= Beginning of Section =

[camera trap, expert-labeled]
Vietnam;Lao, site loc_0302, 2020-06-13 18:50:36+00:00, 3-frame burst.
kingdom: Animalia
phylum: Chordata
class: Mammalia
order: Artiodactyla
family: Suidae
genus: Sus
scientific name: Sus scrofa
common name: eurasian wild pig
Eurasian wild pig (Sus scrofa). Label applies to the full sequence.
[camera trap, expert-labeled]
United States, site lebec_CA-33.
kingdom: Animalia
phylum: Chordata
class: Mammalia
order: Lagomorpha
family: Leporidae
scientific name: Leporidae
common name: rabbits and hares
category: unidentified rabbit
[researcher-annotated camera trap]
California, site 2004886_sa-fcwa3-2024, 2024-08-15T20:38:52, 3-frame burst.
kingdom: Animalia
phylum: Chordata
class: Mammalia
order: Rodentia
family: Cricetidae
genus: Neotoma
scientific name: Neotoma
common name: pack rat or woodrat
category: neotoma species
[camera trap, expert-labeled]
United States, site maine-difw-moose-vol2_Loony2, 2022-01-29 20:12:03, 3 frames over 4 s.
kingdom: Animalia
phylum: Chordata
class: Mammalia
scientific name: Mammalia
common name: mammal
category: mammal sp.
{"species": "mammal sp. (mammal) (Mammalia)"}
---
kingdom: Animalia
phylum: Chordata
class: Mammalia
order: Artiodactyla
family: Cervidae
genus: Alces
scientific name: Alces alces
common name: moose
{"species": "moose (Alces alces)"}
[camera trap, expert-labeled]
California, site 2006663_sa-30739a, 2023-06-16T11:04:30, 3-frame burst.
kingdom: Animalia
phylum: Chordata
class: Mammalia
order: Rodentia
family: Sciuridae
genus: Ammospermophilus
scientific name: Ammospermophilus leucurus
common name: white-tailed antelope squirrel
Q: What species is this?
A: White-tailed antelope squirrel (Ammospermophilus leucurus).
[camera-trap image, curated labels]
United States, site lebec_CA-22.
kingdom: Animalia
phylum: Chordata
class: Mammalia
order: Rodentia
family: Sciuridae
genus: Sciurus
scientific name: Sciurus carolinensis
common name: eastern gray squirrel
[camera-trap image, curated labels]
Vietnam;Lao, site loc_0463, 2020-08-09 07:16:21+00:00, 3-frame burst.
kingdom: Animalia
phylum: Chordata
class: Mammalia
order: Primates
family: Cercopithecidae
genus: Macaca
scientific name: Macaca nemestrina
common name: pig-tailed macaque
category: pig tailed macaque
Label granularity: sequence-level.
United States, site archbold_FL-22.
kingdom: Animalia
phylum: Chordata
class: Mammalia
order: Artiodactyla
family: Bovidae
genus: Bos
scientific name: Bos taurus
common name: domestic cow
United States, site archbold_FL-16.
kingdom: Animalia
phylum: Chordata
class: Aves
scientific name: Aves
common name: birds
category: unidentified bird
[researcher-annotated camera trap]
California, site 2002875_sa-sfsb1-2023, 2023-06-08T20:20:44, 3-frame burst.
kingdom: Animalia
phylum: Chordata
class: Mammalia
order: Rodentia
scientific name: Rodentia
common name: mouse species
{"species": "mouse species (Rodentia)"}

= End of Section =

_Exercise requirements_. Copy out the whole listing above, leaving each line exactly as it stands.

_Result of the task_.
[camera trap, expert-labeled]
Vietnam;Lao, site loc_0302, 2020-06-13 18:50:36+00:00, 3-frame burst.
kingdom: Animalia
phylum: Chordata
class: Mammalia
order: Artiodactyla
family: Suidae
genus: Sus
scientific name: Sus scrofa
common name: eurasian wild pig
Eurasian wild pig (Sus scrofa). Label applies to the full sequence.
[camera trap, expert-labeled]
United States, site lebec_CA-33.
kingdom: Animalia
phylum: Chordata
class: Mammalia
order: Lagomorpha
family: Leporidae
scientific name: Leporidae
common name: rabbits and hares
category: unidentified rabbit
[researcher-annotated camera trap]
California, site 2004886_sa-fcwa3-2024, 2024-08-15T20:38:52, 3-frame burst.
kingdom: Animalia
phylum: Chordata
class: Mammalia
order: Rodentia
family: Cricetidae
genus: Neotoma
scientific name: Neotoma
common name: pack rat or woodrat
category: neotoma species
[camera trap, expert-labeled]
United States, site maine-difw-moose-vol2_Loony2, 2022-01-29 20:12:03, 3 frames over 4 s.
kingdom: Animalia
phylum: Chordata
class: Mammalia
scientific name: Mammalia
common name: mammal
category: mammal sp.
{"species": "mammal sp. (mammal) (Mammalia)"}
---
kingdom: Animalia
phylum: Chordata
class: Mammalia
order: Artiodactyla
family: Cervidae
genus: Alces
scientific name: Alces alces
common name: moose
{"species": "moose (Alces alces)"}
[camera trap, expert-labeled]
California, site 2006663_sa-30739a, 2023-06-16T11:04:30, 3-frame burst.
kingdom: Animalia
phylum: Chordata
class: Mammalia
order: Rodentia
family: Sciuridae
genus: Ammospermophilus
scientific name: Ammospermophilus leucurus
common name: white-tailed antelope squirrel
Q: What species is this?
A: White-tailed antelope squirrel (Ammospermophilus leucurus).
[camera-trap image, curated labels]
United States, site lebec_CA-22.
kingdom: Animalia
phylum: Chordata
class: Mammalia
order: Rodentia
family: Sciuridae
genus: Sciurus
scientific name: Sciurus carolinensis
common name: eastern gray squirrel
[camera-trap image, curated labels]
Vietnam;Lao, site loc_0463, 2020-08-09 07:16:21+00:00, 3-frame burst.
kingdom: Animalia
phylum: Chordata
class: Mammalia
order: Primates
family: Cercopithecidae
genus: Macaca
scientific name: Macaca nemestrina
common name: pig-tailed macaque
category: pig tailed macaque
Label granularity: sequence-level.
United States, site archbold_FL-22.
kingdom: Animalia
phylum: Chordata
class: Mammalia
order: Artiodactyla
family: Bovidae
genus: Bos
scientific name: Bos taurus
common name: domestic cow
United States, site archbold_FL-16.
kingdom: Animalia
phylum: Chordata
class: Aves
scientific name: Aves
common name: birds
category: unidentified bird
[researcher-annotated camera trap]
California, site 2002875_sa-sfsb1-2023, 2023-06-08T20:20:44, 3-frame burst.
kingdom: Animalia
phylum: Chordata
class: Mammalia
order: Rodentia
scientific name: Rodentia
common name: mouse species
{"species": "mouse species (Rodentia)"}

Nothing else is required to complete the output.